I call it the Loisaida Country Club. It is Hamilton Fish Park on Pitt Street and East Houston – also known as the Pitt St. Pool or Ham Fish for short. It is an Olympic-sized outdoor swimming pool surrounded by a park with basketball courts, playgrounds and a Beaux-Arts structure housing a community center designed in 1898 by Carrère & Hastings, the architects of the New York Public Library.
At the start of the summer, right after the public schools let out, the Hamilton Fish pool opens and you see clusters of children and teens beating a path to the pool in brightly colored swimsuits and flip flops, or on their way back in the late afternoon with wet towels slung around their shoulders, their faces sun-kissed and relaxed.

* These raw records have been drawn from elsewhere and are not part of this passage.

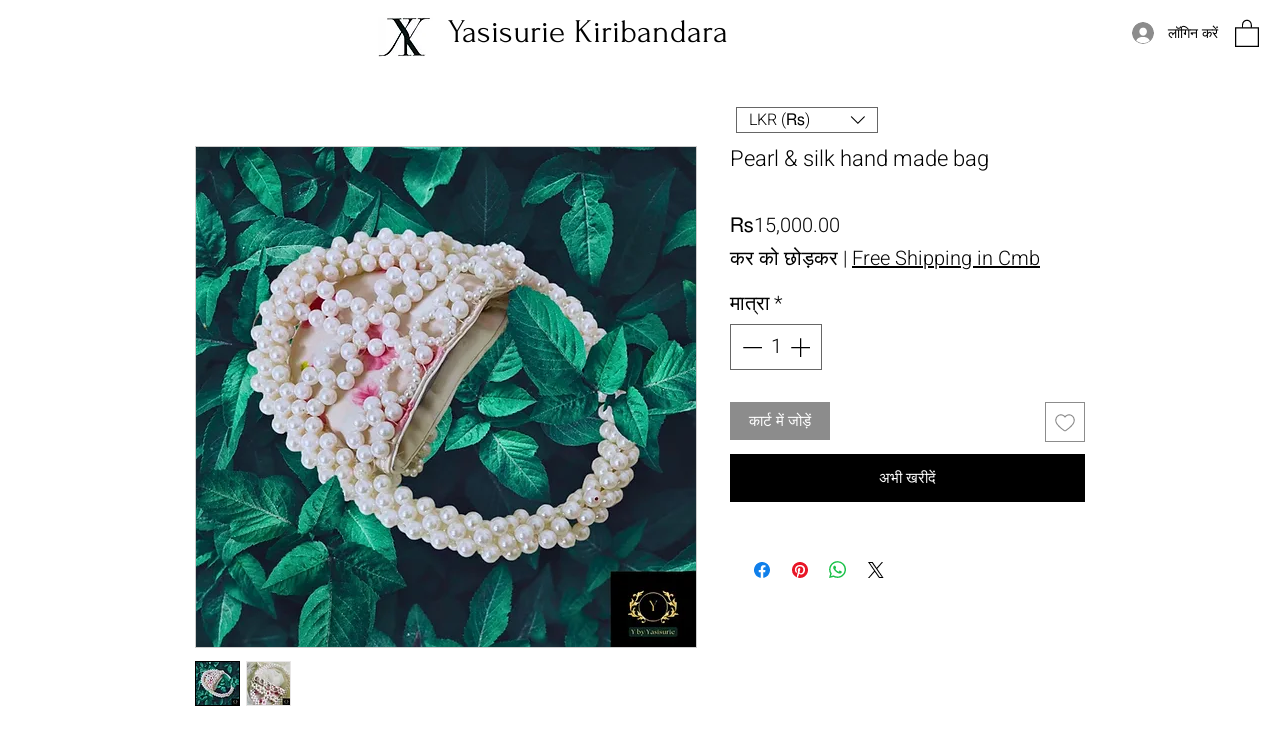

--- FILE ---
content_type: text/css
request_url: https://css.twik.io/64edb5af955d3.css
body_size: 38
content:
[data-hook="product-list-grid-item"],div > ul[id*=Container] > li,ul > li:nth-child(n) > ul > li{color: transparent !important; opacity: 0 !important; visibility: hidden !important;}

The pool, like all the other city pools has a very civilized program in the summer for adult swim – hours for purely laps, no playing or floating around. I am a big fan of the Early Bird swim and I will only miss it when there is thunder or a downpour and they close the pool.

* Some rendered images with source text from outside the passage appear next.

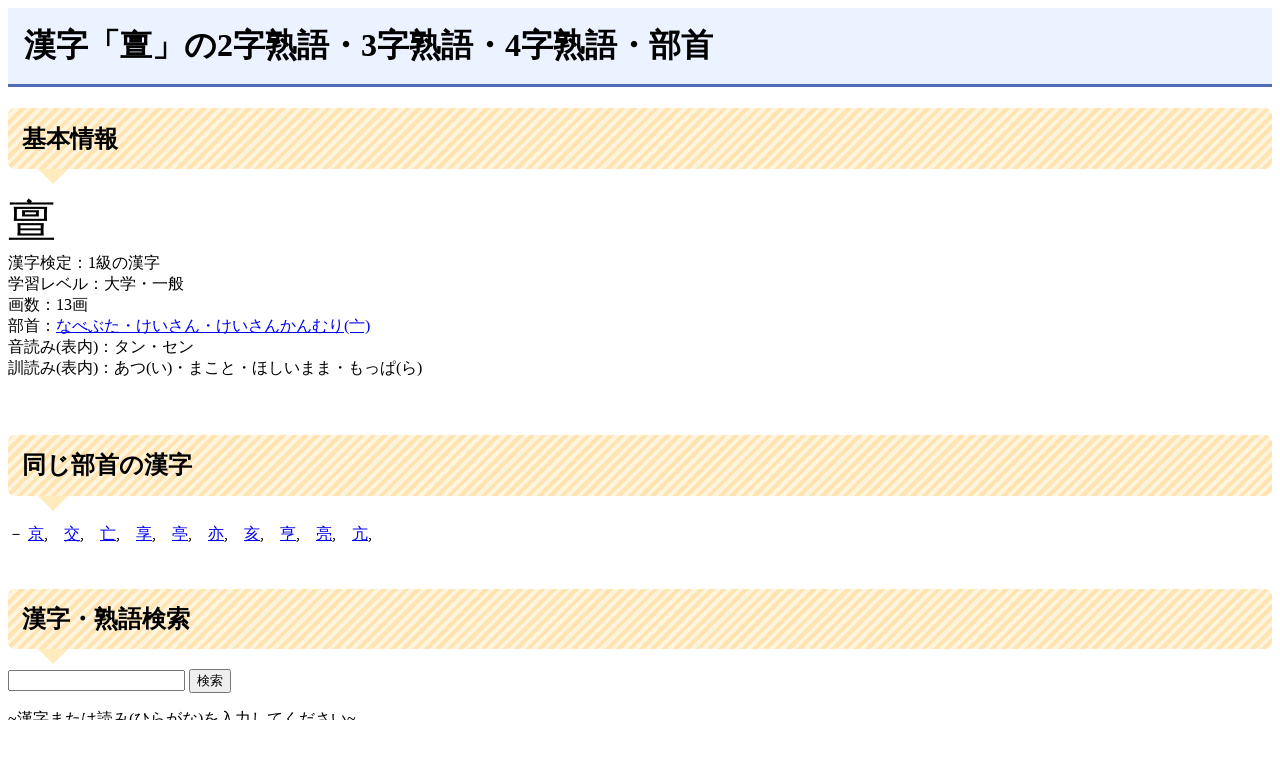

--- FILE ---
content_type: text/html; charset=UTF-8
request_url: https://kanji.nonai.jp/0004233
body_size: 2836
content:
<script>
    async function onButtonClick1() {
        const kanji = document.getElementById("id_textBox1").value.trim();
        const target = document.getElementById("output");
    
        if (!kanji) {
            target.innerText = "入力してください。";
            return;
        }
    
        target.innerText = "検索中です。しばらくお待ちください。";
    
        try {
            // PHPに問い合わせ
            const response = await fetch("search.php?query=" + encodeURIComponent(kanji), {
                headers: { "X-Requested-With": "XMLHttpRequest" } // ← fetch専用API識別用
            });
    
            const data = await response.json();
    
            if (data.url) {
                // 成功 → 結果のURLに遷移
                location.href = data.url;
            } else if (data.error) {
                // PHP側でエラーが返された場合
                target.innerText = data.error;
            } else {
                target.innerText = "該当するデータがありません。";
            }
        } catch (err) {
            target.innerText = "通信エラーが発生しました。";
            console.error(err);
        }
    }
</script>


<style>
    // hidden クラスがついた要素は非表示にする
    .hidden { display: none; }
    // +/−ボタンの見た目と操作感を調整
    .toggle-button { cursor: pointer; font-weight: bold; user-select: none; }
</style>

<script>
    // クリックされた +/− ボタンに応じて表示を切り替える関数
    function toggleText(button) {
        const text = button.nextElementSibling;
        const isHidden = text.classList.contains("hidden");
        text.classList.toggle("hidden", !isHidden);
        button.textContent = isHidden ? "－" : "＋"; // 表示されていたら－、非表示なら＋
    }
</script>


<!DOCTYPE html>
<html dir="ltr" lang="ja">
<head>



<!--
<style>
    // テキスト選択禁止
    body {
        -webkit-user-select: none; // Safari・Chrome
        -moz-user-select: none;    // Firefox
        -ms-user-select: none;     // IE10+
        user-select: none;         // 標準
    }
</style>
<script>
    window.addEventListener('DOMContentLoaded', () => {
        // 右クリック禁止
        document.addEventListener('contextmenu', e => e.preventDefault());
        // コピー禁止
        document.addEventListener('copy', e => e.preventDefault());
        // ペースト禁止
        document.addEventListener('paste', e => e.preventDefault());
        // ドラッグ選択禁止
        document.addEventListener('selectstart', e => e.preventDefault());
    });
</script>
-->




<script data-ad-client="ca-pub-8790732912511643" async src="https://pagead2.googlesyndication.com/pagead/js/adsbygoogle.js"></script>

<!-- Google tag (gtag.js) -->
<script async src="https://www.googletagmanager.com/gtag/js?id=G-WXCDV2JZPR"></script>
<script>
  window.dataLayer = window.dataLayer || [];
  function gtag(){dataLayer.push(arguments);}
  gtag('js', new Date());

  gtag('config', 'G-WXCDV2JZPR');
</script>

<meta charset="UTF-8">
<meta name="viewport" content="width=device-width, user-scalable=yes, maximum-scale=1.0, minimum-scale=1.0">
<meta name="description" content="漢字・熟語">
<meta name="keywords" content="漢字,辞典,辞書,検定,検索,読み方,クイズ,書き順,意味,読めない,命名,画数,二字熟語,三字熟語,四字熟語,五字熟語,六字熟語">
<link rel="stylesheet" href="style.css" type="text/css" media="screen">
<title>「亶」の二字熟語・三字熟語・四字熟語・多字熟語・部首・読み</title></head><h1>漢字「亶」の2字熟語・3字熟語・4字熟語・部首</h1>

    <h2>基本情報</h2>
    <font size=7>亶</font><BR>漢字検定：1級の漢字<BR>学習レベル：大学・一般<BR>画数：13画<BR>部首：<a href=/0900009>なべぶた・けいさん・けいさんかんむり(亠)</a><BR>音読み(表内)：タン・セン<BR>訓読み(表内)：あつ(い)・まこと・ほしいまま・もっぱ(ら)<BR>    <BR><BR>

    <h2>同じ部首の漢字</h2><div class="jukugo"><span class="toggle-button" onclick="toggleText(this)">－</span> <span class="toggle-text"><a href=/0000110>京</a>,　<a href=/0000128>交</a>,　<a href=/0000985>亡</a>,　<a href=/0001661>享</a>,　<a href=/0001833>亭</a>,　<a href=/0002174>亦</a>,　<a href=/0002176>亥</a>,　<a href=/0002217>亨</a>,　<a href=/0002373>亮</a>,　<a href=/0003089>亢</a>,　</span><br></div>    
    <BR>
    <h2>漢字・熟語検索</h2>
        <form name="form1" id="id_form1" onsubmit="return false;" action="">
        <input name="textBox1" id="id_textBox1" type="text" value=""  onKeyPress="return(event.keyCode !==13)" />
        <input type="button" value="検索" onclick="onButtonClick1();" />
        </form>
        <div id="output">~漢字または読み(ひらがな)を入力してください~</div>
        <hr/>
    
    <BR><BR>
    <a href="./">TOP画面へ</a> 
    <BR>
    
    




<BR>

<script async src="//pagead2.googlesyndication.com/pagead/js/adsbygoogle.js"></script>
<!-- 漢字_レスポンシブ -->
<ins class="adsbygoogle"
     style="display:block"
     data-ad-client="ca-pub-8790732912511643"
     data-ad-slot="1470807344"
     data-ad-format="auto"
     data-full-width-responsive="true"></ins>
<script>
(adsbygoogle = window.adsbygoogle || []).push({});
</script><BR>

    <BR><BR>

    <footer>
    <ol class="sample1">
        <li><a href="https://www.smartapp.jp/new001/transfer/moveit016.html">無料アプリで漢字検定の学習をするならこちら。</a></li>
        <li><a href="https://www.smartapp.jp/new001/transfer/moveit017.html">無料アプリで漢字を検索するならこちら</a></li>
    </ol>
    <BR>


    <nav>
    <a href="./PrivacyPolicy.html">プライバシーポリシーと運営者情報</a> 
    </nav>
    <p>Copyright 2019</p>
    </footer>
    


--- FILE ---
content_type: text/html; charset=utf-8
request_url: https://www.google.com/recaptcha/api2/aframe
body_size: 269
content:
<!DOCTYPE HTML><html><head><meta http-equiv="content-type" content="text/html; charset=UTF-8"></head><body><script nonce="YKALkIjtD73NWQlfzNSNFA">/** Anti-fraud and anti-abuse applications only. See google.com/recaptcha */ try{var clients={'sodar':'https://pagead2.googlesyndication.com/pagead/sodar?'};window.addEventListener("message",function(a){try{if(a.source===window.parent){var b=JSON.parse(a.data);var c=clients[b['id']];if(c){var d=document.createElement('img');d.src=c+b['params']+'&rc='+(localStorage.getItem("rc::a")?sessionStorage.getItem("rc::b"):"");window.document.body.appendChild(d);sessionStorage.setItem("rc::e",parseInt(sessionStorage.getItem("rc::e")||0)+1);localStorage.setItem("rc::h",'1764547648762');}}}catch(b){}});window.parent.postMessage("_grecaptcha_ready", "*");}catch(b){}</script></body></html>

Since I’ve never been able to still my thoughts enough for meditation, swimming is the closest I’ve been able to get to it. The smell of chlorinated water signals pleasure to my brain – a Pavlovian response. The 50 meters length at Hamilton Fish is a blissfully long stretch to swim without having to turn. Plenty of time to enjoy the sight of the sun ripples in the turquoise blue water and as you turn your head to breathe, the dark green gingko trees that frame the lifeguards in their orange suits under their orange umbrellas. The rhythm of my strokes and the sound of the bubbles of my exhaling breath, gets me to thinking in a slow and focused way.

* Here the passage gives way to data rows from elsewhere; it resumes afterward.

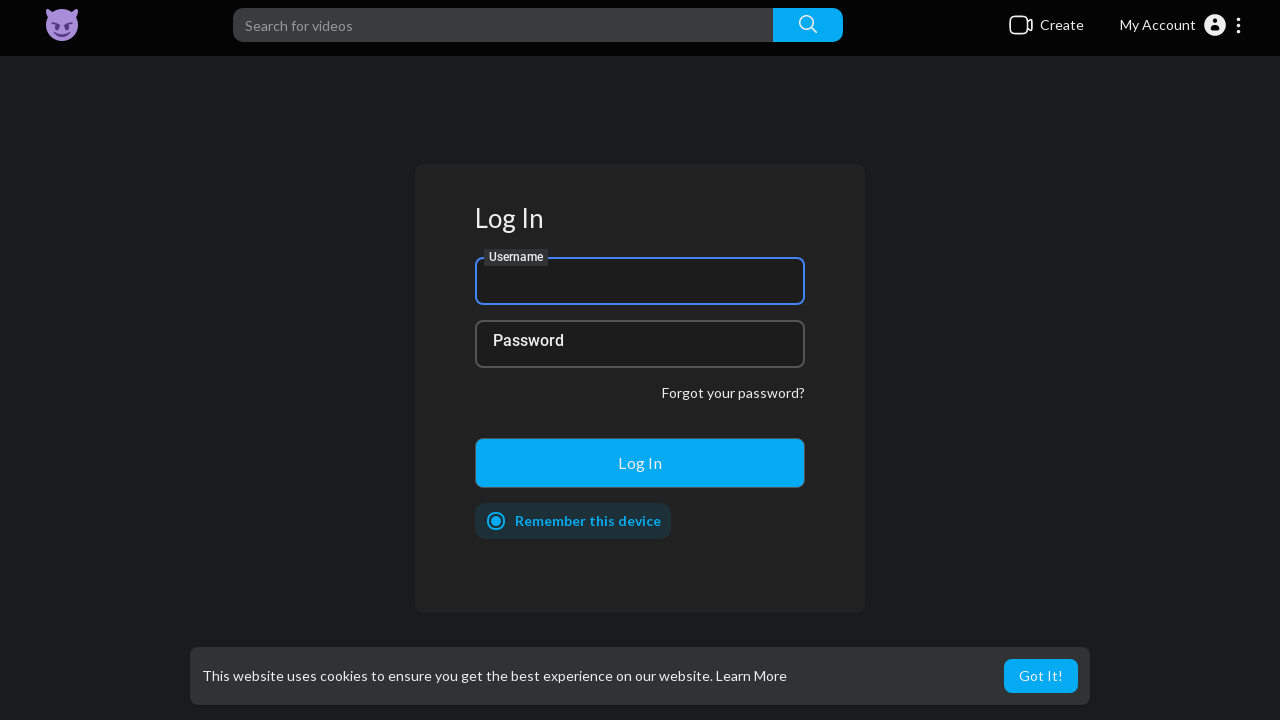

--- FILE ---
content_type: text/css
request_url: https://vazounudes.net/themes/youplay/css/custom.style.css?version=3.0.1
body_size: -331
content:
/* 

Add here your custom css styles Example: p { text-align: center; color: red; } 

*/
body{overflow:scrolling !important;}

I run into a lot of my neighbors at the Loisaida Country Club. Some are swimming friends that I only run into at the pool year after year. One summer when I missed weeks of swimming, one of my swimming friends actually hunted down my phone number to call to see if I was okay. There is a comforting routine to it all. Swimmers come at the same time every morning and mostly swim in the same lanes. Scott always does sun salutations before his swim. Robert likes the water icy and complains when it’s too warm. I asked Barbara who bikes over from Williamsburg why she doesn’t go to the newly renovated McCarren pool. Isn’t it an Olympic sized pool, I ask? Yes, said Barbara, “But they make you swim the short way, 25 meters”. That’s stupid, I responded. “Yes, it is”, says Barbara, “25 meters is indoor pool”.
All the photos in this post were shot with the Hipstamatic app. I love it because it is like the old film cameras in both effect and the delightful surprise of the results. A great resource is Schmutzie’s Hipstamatic Lens, Film and Pak Guide.
I was just wondering how Millie is doing.
Date: Wed, 15 Aug 2012 18:27:26 +0000 To: joyfuli@sympatico.ca
Millie is doing fantastic! Thanks so much for your concern. I will be posting a followup on Millie in the early fall with a video. I will surely let you know when its up.
wow really beautiful they really fixed that pool up. glad to hear millie is doing well
What a lovely post – stunning photographs. I really must get myself a better phone as I find lugging my camera around with me all the time is becoming a drag. Love the sound of the pool community too.
Fish! Fish! Fish! You captured it all so beautifully in both words and images, Ileana!